The exercise:
Which lines in the entries below contain the word "apart"? Pick out each such line and copy it in full.

"""

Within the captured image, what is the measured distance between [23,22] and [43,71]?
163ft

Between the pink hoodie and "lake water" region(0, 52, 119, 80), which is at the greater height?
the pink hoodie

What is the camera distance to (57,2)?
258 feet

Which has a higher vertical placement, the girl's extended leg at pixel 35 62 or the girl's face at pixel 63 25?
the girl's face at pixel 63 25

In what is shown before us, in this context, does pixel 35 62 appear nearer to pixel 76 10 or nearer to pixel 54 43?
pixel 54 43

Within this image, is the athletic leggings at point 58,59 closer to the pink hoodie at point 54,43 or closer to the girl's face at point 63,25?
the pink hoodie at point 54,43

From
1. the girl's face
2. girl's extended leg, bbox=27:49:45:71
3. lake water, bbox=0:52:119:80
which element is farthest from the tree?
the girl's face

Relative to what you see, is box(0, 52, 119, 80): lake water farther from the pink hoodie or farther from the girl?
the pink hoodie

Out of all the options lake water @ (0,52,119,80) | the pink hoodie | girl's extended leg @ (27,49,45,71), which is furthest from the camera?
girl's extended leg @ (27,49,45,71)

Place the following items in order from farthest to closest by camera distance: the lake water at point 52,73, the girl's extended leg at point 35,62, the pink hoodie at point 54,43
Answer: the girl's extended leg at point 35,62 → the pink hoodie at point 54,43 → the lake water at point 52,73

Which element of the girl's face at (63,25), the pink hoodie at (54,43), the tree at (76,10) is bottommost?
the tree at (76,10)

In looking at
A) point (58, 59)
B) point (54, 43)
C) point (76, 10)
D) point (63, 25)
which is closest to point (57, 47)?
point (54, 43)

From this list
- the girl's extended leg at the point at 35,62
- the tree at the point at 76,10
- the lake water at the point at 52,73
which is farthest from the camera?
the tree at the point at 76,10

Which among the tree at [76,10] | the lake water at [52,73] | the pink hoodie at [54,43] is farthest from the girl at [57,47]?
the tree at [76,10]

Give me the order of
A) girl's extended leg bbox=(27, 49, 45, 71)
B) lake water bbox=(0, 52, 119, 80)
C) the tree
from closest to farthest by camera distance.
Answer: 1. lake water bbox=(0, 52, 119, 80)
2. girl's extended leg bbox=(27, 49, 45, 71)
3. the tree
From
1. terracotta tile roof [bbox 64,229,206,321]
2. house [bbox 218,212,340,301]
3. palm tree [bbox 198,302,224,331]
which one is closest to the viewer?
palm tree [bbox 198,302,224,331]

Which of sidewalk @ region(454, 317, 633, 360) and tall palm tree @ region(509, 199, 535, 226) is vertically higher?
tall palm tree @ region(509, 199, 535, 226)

"""
"""

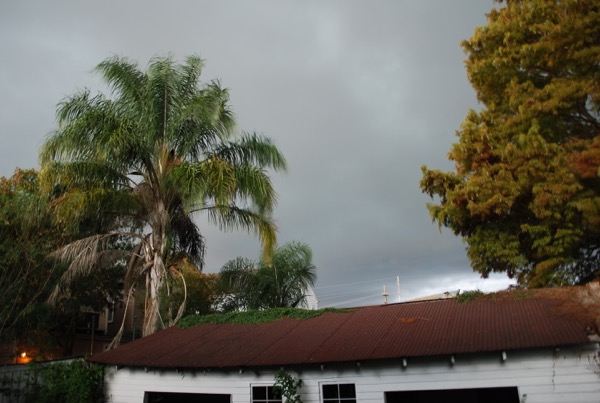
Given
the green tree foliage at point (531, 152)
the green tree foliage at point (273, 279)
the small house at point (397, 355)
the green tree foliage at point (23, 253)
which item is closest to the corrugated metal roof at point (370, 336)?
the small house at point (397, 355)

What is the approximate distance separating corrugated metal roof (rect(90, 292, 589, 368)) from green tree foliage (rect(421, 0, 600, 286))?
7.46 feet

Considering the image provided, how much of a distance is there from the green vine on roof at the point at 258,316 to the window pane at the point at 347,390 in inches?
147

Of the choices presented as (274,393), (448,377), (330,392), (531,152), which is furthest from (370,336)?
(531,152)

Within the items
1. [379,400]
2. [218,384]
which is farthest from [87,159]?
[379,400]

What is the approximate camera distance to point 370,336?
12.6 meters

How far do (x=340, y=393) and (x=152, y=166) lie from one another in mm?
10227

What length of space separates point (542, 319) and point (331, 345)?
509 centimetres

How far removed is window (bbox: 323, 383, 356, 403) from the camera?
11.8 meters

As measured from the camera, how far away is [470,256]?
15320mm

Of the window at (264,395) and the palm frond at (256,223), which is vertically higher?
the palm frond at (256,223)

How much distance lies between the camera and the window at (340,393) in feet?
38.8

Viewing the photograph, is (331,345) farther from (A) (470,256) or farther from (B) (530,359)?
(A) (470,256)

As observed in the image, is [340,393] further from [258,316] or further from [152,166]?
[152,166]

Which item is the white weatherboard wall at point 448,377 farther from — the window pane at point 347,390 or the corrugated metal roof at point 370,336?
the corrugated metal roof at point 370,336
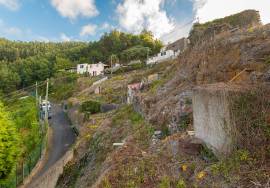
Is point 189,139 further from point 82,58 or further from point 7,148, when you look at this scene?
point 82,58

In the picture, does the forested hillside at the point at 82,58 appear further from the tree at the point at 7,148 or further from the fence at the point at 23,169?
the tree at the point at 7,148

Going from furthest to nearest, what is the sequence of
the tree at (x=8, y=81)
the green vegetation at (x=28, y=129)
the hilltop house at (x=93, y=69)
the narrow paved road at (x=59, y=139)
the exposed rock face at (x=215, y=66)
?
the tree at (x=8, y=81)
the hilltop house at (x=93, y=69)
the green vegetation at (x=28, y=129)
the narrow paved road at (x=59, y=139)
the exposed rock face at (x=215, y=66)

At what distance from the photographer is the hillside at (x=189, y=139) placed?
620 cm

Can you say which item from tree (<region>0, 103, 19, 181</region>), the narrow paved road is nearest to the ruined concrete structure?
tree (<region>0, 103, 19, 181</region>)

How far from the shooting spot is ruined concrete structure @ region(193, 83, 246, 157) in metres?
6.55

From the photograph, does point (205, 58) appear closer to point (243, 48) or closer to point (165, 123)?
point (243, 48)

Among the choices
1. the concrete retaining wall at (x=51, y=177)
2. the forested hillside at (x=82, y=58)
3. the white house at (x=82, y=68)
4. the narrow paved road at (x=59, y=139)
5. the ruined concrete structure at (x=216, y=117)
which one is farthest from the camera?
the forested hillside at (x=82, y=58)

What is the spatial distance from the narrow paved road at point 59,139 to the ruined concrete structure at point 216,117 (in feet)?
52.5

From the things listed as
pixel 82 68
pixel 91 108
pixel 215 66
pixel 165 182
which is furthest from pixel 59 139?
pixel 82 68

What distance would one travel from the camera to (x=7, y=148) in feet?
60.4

"""
"""

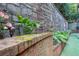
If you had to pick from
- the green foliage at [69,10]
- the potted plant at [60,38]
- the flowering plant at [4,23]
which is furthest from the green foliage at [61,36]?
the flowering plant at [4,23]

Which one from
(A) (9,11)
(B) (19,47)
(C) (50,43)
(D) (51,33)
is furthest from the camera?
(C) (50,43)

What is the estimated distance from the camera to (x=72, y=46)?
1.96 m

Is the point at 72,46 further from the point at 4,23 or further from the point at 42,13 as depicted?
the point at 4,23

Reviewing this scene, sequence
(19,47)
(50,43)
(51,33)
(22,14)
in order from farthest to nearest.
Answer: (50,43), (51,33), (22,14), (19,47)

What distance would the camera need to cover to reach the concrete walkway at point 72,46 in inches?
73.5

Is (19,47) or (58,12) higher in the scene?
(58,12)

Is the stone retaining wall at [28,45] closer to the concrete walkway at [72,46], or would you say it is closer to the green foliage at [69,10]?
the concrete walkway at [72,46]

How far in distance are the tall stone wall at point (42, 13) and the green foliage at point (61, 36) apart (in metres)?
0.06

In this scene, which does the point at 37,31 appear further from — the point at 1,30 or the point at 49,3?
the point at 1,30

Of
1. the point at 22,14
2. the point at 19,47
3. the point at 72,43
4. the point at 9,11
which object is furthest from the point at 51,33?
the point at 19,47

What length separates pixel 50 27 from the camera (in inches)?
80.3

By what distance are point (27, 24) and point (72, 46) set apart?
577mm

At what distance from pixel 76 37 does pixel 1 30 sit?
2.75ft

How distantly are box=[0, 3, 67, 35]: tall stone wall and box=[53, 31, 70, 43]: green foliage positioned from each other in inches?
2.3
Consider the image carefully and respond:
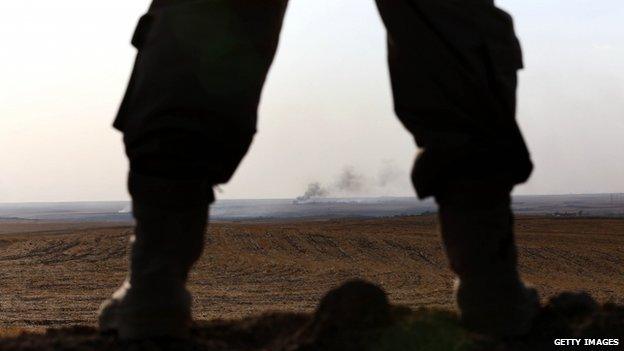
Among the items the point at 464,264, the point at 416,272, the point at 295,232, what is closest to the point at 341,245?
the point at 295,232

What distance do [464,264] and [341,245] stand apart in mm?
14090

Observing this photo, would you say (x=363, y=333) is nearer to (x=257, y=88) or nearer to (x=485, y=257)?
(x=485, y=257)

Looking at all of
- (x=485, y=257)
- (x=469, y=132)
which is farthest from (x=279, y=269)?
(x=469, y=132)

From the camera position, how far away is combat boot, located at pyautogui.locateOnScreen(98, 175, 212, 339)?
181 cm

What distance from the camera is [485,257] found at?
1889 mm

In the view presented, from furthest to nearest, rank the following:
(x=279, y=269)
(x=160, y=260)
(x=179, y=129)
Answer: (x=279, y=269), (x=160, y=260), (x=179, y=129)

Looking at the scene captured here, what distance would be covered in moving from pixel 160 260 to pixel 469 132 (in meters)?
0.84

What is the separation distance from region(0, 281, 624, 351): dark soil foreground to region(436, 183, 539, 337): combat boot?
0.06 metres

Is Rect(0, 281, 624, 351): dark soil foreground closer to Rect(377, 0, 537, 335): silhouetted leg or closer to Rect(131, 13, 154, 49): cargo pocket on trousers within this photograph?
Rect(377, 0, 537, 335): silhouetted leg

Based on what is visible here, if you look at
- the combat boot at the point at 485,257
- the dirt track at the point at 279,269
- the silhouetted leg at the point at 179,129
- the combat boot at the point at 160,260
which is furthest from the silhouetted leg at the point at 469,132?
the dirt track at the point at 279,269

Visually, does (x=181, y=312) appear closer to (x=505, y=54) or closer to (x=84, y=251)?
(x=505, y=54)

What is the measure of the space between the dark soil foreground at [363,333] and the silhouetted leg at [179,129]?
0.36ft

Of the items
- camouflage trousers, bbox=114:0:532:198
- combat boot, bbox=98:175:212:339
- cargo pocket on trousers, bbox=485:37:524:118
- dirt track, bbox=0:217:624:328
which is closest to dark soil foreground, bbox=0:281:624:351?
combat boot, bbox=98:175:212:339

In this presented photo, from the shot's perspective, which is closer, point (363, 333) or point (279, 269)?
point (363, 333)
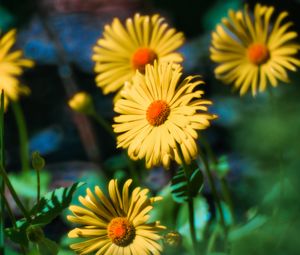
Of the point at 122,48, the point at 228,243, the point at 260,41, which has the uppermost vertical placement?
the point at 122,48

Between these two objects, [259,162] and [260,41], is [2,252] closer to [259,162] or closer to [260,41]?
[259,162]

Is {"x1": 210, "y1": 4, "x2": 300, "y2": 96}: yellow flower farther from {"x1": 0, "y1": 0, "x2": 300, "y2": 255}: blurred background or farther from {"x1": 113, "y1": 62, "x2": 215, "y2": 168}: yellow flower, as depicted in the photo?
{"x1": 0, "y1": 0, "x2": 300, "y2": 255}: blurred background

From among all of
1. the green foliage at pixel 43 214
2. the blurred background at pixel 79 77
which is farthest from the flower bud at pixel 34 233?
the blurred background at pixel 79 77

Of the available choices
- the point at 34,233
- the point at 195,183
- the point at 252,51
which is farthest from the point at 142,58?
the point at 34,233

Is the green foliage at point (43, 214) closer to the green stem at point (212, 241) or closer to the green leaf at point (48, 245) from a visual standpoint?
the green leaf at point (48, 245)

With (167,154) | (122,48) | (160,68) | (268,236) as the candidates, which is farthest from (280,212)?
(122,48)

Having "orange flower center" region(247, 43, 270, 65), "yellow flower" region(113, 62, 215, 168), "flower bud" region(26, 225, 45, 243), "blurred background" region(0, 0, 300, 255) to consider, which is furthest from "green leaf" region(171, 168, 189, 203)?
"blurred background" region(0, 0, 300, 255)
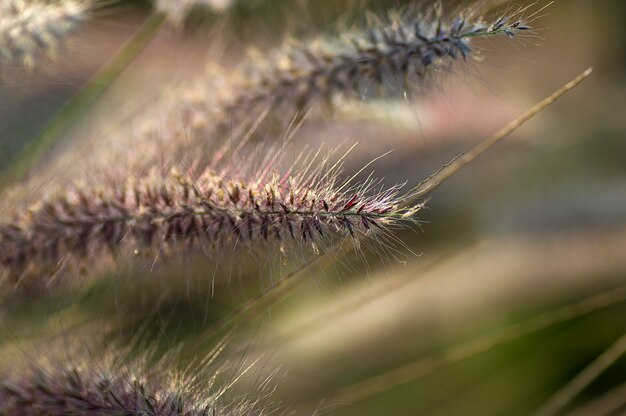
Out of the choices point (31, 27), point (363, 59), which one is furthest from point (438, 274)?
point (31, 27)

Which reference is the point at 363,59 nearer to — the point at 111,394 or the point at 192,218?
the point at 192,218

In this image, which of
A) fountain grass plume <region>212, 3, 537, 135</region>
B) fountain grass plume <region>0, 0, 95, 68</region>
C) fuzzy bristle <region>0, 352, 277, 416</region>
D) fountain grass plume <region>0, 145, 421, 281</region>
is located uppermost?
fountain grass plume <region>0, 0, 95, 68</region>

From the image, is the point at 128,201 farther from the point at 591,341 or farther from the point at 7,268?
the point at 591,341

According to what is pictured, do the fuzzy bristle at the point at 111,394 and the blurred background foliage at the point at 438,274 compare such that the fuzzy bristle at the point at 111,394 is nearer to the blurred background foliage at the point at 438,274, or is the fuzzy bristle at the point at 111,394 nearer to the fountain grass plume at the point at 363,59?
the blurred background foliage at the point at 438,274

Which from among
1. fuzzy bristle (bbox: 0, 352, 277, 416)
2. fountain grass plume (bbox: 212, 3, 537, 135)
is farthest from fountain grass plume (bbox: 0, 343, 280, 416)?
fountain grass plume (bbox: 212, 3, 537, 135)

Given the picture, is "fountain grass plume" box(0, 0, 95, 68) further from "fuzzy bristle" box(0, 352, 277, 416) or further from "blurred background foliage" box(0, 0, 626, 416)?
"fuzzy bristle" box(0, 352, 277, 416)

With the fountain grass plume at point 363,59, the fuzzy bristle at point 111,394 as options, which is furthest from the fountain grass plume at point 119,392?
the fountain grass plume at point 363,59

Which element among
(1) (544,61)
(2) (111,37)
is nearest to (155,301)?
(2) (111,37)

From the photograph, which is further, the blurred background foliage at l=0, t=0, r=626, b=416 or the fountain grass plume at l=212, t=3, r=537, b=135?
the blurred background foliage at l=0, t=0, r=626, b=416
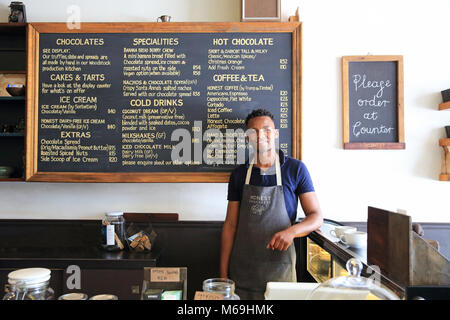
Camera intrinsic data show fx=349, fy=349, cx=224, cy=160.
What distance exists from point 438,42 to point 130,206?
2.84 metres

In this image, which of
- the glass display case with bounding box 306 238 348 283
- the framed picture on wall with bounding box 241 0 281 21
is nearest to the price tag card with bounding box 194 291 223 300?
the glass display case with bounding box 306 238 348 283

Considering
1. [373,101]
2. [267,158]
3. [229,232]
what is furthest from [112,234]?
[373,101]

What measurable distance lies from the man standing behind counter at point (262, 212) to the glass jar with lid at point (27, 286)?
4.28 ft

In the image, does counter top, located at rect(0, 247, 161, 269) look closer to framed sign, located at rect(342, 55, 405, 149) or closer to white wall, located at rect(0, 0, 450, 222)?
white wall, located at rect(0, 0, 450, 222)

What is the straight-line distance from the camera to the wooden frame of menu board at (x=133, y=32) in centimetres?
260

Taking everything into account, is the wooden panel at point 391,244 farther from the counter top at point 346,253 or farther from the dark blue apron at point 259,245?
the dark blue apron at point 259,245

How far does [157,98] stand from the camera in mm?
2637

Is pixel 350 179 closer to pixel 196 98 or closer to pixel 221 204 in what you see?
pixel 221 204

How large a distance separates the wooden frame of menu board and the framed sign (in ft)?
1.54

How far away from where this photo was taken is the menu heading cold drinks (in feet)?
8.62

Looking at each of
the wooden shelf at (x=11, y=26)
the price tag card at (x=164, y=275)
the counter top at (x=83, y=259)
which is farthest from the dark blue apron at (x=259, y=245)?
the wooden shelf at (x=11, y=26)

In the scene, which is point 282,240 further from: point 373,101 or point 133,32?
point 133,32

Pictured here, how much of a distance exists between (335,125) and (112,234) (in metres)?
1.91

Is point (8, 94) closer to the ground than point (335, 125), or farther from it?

"""

Completed exercise:
How far in distance are the tall stone wall at point (42, 13) and the green foliage at point (61, 36) apart (in metres)?
By what distance are point (27, 24) and point (72, 46) set apart?
What distance do [464,264] and [341,245] stand apart in mm?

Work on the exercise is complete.